By: Vijai P. Sharma, Ph.D

A fierce controversy is raging these days over how much influence parents really have over their children. Judy Rich Harris, author of “The Nurture Assumption,” draws an unsettling conclusion from her analysis that parents have no lasting effect on the personality, intelligence or mental health of their offspring. That’s quite a statement, huh? According to the U.S.A. Today, Harris’ book has “launched the hottest debate over nature and nurture in years.” Newsweek recently did a cover story on her work.

According to Harris, children are most influenced by their peers. They adopt many behaviors of their peers in social settings in order to be accepted by their peers. She goes on to say that children’s interaction with their peers permanently modifies their inborn psychological characteristics. Thus, what they learn outside the home remains steadfast with them thorough adulthood. So, if there is a psychological characteristic or behavior that you don’t like about yourself, don’t blame your parents because you might have acquired it from your peers.

From the days of Freud, the foundation of psychological work has been based on the theory that parents are a major influence on children and that they significantly contribute to the psychological characteristics that children acquire as adults. Folk wisdom also supports the experts on this one.

All of us, sometime or the other make such statements as, “As the father is, so is the son or, as the mother is, so is the daughter.” Thus, we have psychological theory and folk wisdom on one hand that emphasize the importance of nurturing, and Harris, on the other, who totally minimizes the importance of child raising methods and the family genes. This is confusing. Who do we believe?

We live in the world of sound bytes. “Blame your peers and not your parents,” grabs everybody’s attention. It induces people to make impassioned pleas for or against this position. But, the truth often lies in the middle and often happens to be somewhat bland. In this article, I will try to separate the hype from the facts. Facts, I should warn, as they appear to me.

→ Activities:
A) From the article on parental influence, print the part that opens with the words containing "All of us, sometime" and closes with "do we believe?".
B) According to Harris as presented in the article on parental influence, why do children adopt many of their peers' behaviors in social settings?

→ Stored data:

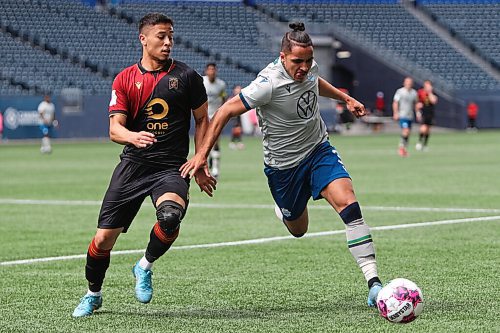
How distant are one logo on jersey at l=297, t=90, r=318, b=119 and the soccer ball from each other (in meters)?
1.80

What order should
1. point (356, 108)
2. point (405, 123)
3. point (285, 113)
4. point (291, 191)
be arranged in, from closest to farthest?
point (285, 113) → point (291, 191) → point (356, 108) → point (405, 123)

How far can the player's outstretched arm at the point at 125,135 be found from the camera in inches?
296

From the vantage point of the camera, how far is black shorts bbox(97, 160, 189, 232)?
7.89m

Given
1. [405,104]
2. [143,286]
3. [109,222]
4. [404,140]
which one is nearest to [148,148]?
[109,222]

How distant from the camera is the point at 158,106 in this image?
7.96m

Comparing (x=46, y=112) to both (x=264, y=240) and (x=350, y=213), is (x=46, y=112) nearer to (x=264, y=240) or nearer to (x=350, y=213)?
(x=264, y=240)

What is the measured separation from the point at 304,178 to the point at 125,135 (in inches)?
63.6

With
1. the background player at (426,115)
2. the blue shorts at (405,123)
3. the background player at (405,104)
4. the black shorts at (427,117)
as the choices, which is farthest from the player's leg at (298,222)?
the black shorts at (427,117)

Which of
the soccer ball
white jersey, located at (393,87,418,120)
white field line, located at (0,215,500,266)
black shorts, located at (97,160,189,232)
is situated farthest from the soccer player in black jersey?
white jersey, located at (393,87,418,120)

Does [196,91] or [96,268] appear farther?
[196,91]

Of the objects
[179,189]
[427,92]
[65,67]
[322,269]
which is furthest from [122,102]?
[65,67]

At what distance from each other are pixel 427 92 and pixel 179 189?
103ft

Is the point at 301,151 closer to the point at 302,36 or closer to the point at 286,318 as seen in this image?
the point at 302,36

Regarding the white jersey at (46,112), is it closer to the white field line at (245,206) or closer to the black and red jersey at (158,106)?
the white field line at (245,206)
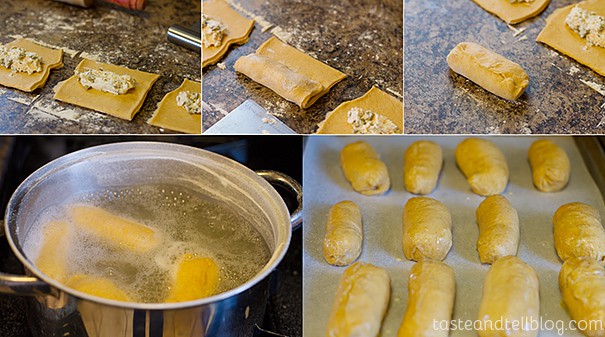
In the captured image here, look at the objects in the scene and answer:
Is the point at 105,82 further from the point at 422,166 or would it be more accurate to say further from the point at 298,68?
the point at 422,166

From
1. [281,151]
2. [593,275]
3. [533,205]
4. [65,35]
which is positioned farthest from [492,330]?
[65,35]

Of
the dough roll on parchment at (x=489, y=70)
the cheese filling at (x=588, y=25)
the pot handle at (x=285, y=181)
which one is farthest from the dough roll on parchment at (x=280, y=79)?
the cheese filling at (x=588, y=25)

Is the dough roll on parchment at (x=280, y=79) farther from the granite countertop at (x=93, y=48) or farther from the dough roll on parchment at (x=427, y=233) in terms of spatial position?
the dough roll on parchment at (x=427, y=233)

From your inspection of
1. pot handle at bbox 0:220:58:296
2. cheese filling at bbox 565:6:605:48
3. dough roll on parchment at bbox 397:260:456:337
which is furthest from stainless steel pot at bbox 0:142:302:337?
cheese filling at bbox 565:6:605:48

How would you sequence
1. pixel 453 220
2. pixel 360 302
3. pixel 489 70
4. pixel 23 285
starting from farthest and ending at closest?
1. pixel 453 220
2. pixel 489 70
3. pixel 360 302
4. pixel 23 285

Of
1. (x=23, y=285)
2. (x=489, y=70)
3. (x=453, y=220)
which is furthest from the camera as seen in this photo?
(x=453, y=220)

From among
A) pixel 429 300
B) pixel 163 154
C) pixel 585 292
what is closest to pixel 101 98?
pixel 163 154
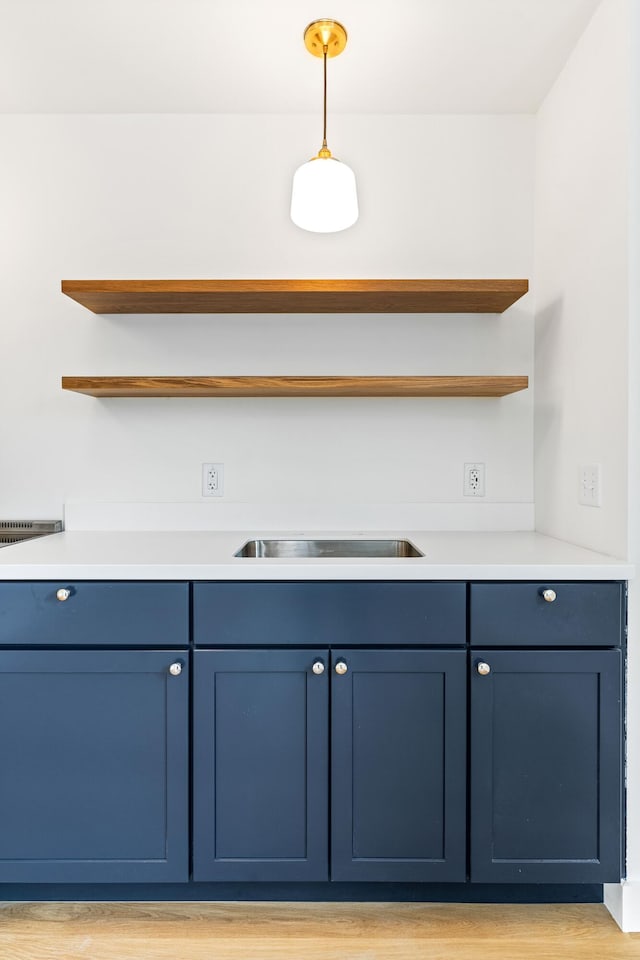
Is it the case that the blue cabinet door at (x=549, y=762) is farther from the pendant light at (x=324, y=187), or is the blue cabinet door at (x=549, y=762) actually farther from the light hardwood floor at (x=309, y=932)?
the pendant light at (x=324, y=187)

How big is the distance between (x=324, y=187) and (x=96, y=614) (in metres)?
1.23

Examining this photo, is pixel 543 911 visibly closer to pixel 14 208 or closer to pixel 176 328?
pixel 176 328

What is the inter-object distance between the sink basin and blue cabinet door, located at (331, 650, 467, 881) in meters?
0.55

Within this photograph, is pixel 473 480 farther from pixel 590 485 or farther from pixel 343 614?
pixel 343 614

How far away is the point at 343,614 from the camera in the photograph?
4.71 ft

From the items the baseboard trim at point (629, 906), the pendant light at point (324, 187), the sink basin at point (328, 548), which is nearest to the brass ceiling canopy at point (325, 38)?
the pendant light at point (324, 187)

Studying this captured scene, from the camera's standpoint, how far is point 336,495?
2082mm

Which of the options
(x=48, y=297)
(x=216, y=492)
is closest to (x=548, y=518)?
(x=216, y=492)

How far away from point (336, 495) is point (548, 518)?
71 cm

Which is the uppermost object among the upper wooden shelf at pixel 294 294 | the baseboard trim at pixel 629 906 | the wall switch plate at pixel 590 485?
the upper wooden shelf at pixel 294 294

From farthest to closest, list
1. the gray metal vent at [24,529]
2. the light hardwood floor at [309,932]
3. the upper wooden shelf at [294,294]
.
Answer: the gray metal vent at [24,529]
the upper wooden shelf at [294,294]
the light hardwood floor at [309,932]

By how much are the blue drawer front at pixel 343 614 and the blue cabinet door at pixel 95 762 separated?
198 millimetres

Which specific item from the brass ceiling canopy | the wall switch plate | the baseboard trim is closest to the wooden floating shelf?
the wall switch plate

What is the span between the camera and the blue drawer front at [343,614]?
1.43 m
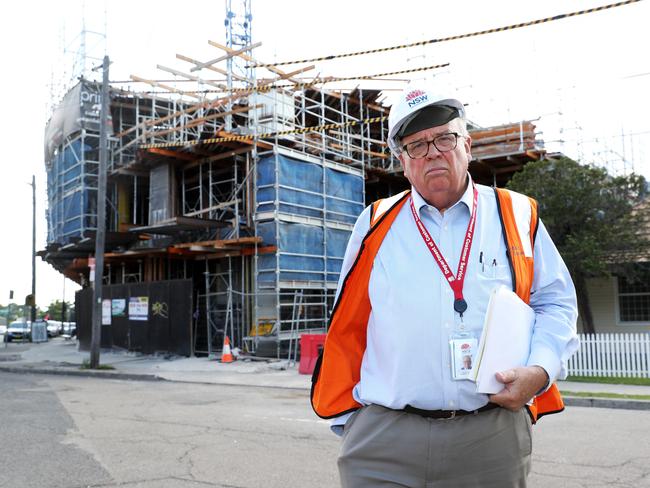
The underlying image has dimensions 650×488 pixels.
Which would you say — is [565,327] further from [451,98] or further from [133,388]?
[133,388]

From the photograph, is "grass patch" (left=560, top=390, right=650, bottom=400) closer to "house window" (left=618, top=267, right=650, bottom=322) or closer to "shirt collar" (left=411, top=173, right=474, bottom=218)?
"house window" (left=618, top=267, right=650, bottom=322)

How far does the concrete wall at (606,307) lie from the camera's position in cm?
2028

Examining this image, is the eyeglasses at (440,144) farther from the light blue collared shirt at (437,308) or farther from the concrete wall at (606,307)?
the concrete wall at (606,307)

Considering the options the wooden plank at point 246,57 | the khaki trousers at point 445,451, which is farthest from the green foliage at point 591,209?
the khaki trousers at point 445,451

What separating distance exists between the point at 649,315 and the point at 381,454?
66.3ft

→ Answer section:
A)
All of us, sometime or the other make such statements as, “As the father is, so is the son or, as the mother is, so is the daughter.” Thus, we have psychological theory and folk wisdom on one hand that emphasize the importance of nurturing, and Harris, on the other, who totally minimizes the importance of child raising methods and the family genes. This is confusing. Who do we believe?

B) Children adopt those behaviors in order to be accepted by their peers.